In the words of the wise GI Joe, "Knowing is half the battle." Anyone else feel lost in their fight against Sugar Addiction?


  1. I'm also 5'8" and I weigh 228. Yeah, I understand sugar addiction ; )

    I've started a complete lifestyle makeover and have lost around 8 lbs so far....the first 7-10 days of sugar withdrawal was up there with nicotine withdrawal. HORRIBLE.

    However, the first time I took a bite of a sweet after not having one for over a week, it was a whole other ball game. Instead of eating a huge piece of cake, I had a regular portion and couldn't even finish that.

  2. Wow girl! I'm glad you posted this. Helping my fiance in her research on body image issues often leads to studies about sugar addiction and "comfort eating." The research I've done has been really limited and still it is a common thing to see!

    Here's something else to toss in the bag: my friend has challenged himself to stop drinking for a year, just to do it. Immediately he started craving sweets. Turns out the same receptors for sweets also crave alcohol, so if you don't have one your body will crave the other. I don't want to see a blog next week about your new found love of banana daiquiris ;)
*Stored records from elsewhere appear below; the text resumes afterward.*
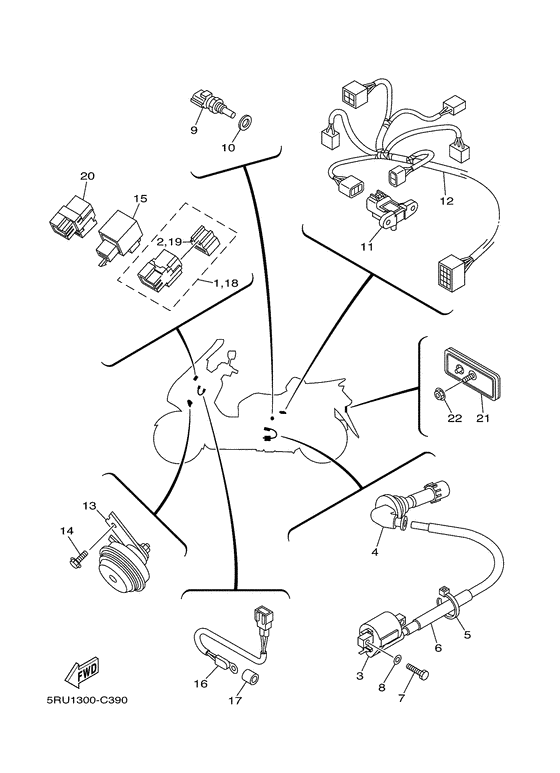 9
10
20
15
2,19
1,18
12
11
22
21
13
14
4
5
6
3
8
7
16
17
FWD
5RU1300-C390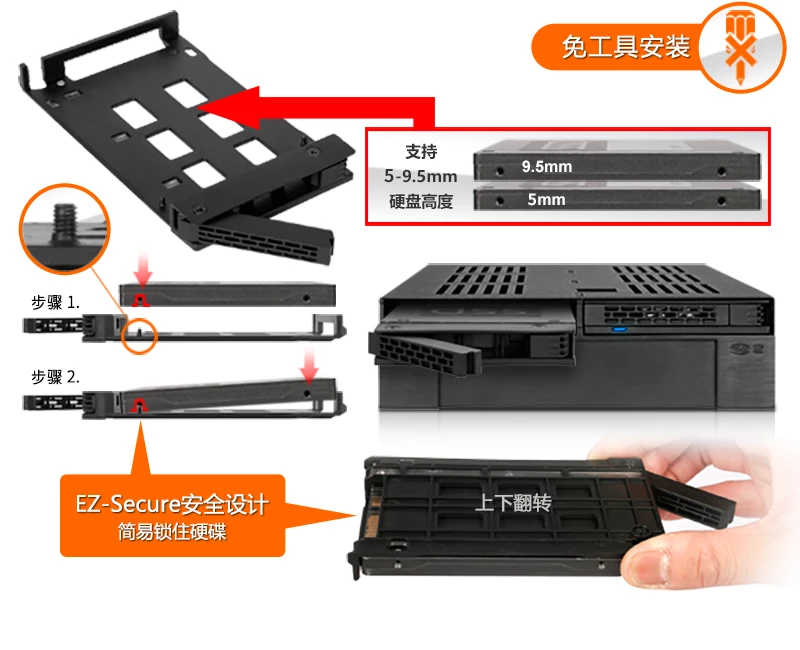 免工具安装

支持
5-9.5mm
硬盘高度

9.5mm

5mm

步骤 1.

步骤 2.

EZ-Secure安全设计
简易锁住硬碟

上下翻转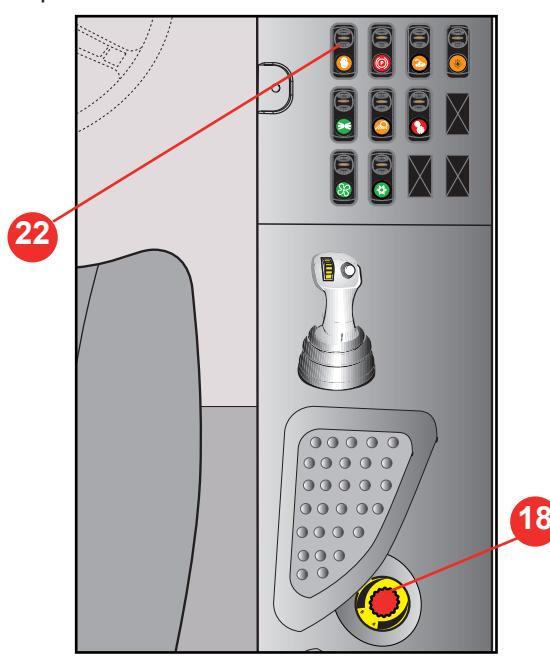 22

18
  3. i, just last night, was alone (tuesday...poker night) and wanted a sweet treat while i watched the bad tv i don't watch when jason is home. i had finished off the cupcakes i made on a whim last week, but still had chocolate frosting. i did think about just eating the frosting, but instead, thought...it's just butter, cocoa, and sugar...the beginning of cookies. so i added some cashews, some flour, and a pinch of baking powder and made 5 cookies. then i shoved a piece of chocolate in the center to melt. i ate 3 and only stopped because i had to get to bed for my early rise the next day. i am completely addicted to sugar, but i did make it through the first two weeks of south beach diet (no sugar, no WINE) and it IS possible to not eat sugar. if i can resist, you can resist! I have been overweight all my life, and look at me now...only slightly overweight (i am 6 inches shorter and only 10 pounds lighter than you!)
    don't worry...you can kick the habit. and there is the possibility that if you stop for awhile, you will be able to have a small treat once in awhile and not over due it. (i cut ice cream out for awhile, and now i don't need to finish off an entire pint of b&j's in one sitting!)
    good luck!

  4. inannasstar~8 pounds! That's great! Good job! Yeah, before/after my binges, when the withdrawals set in, I definitely feel it. Luckily, I don't bite my nails anymore, but I rub my arms more than I remember when I'm on a sugar high, or, in my case "normal."
    Curtis~ I'm glad to have offered some insight and inspiration to Rene's self image bloggings! Until one looks up the info, one never truly knows, eh? Though, you don't have to worry about my getting addicted to alcohol. Although I would have a glass of wine occasionally, I don't see myself finding solace at the bottom of a glass. Besides, wine has sugar, as inannsstar says, so I'll most likely have to cut that right out. I look forward to seeing what Rene has to say about sugar addiction. *^_^*
    jen~Ah, the cookie downfall we always put ourselves through. See, in a case like that, I would have found a reason to stay up later just to finish off the batch. Then, in the morning, after breakfast, I would be sad that I didn't have one to eat on the way to work. I understand that there are various levels of sugar addiction. On that note, I fear it may take more restraint on my part to quit. *U_U* Your support (all support, really, but yours, knowing just how far you've come) means a lot to me. *^_^* By the way, you carry yourself well; I just don't believe that you weigh what you say you do!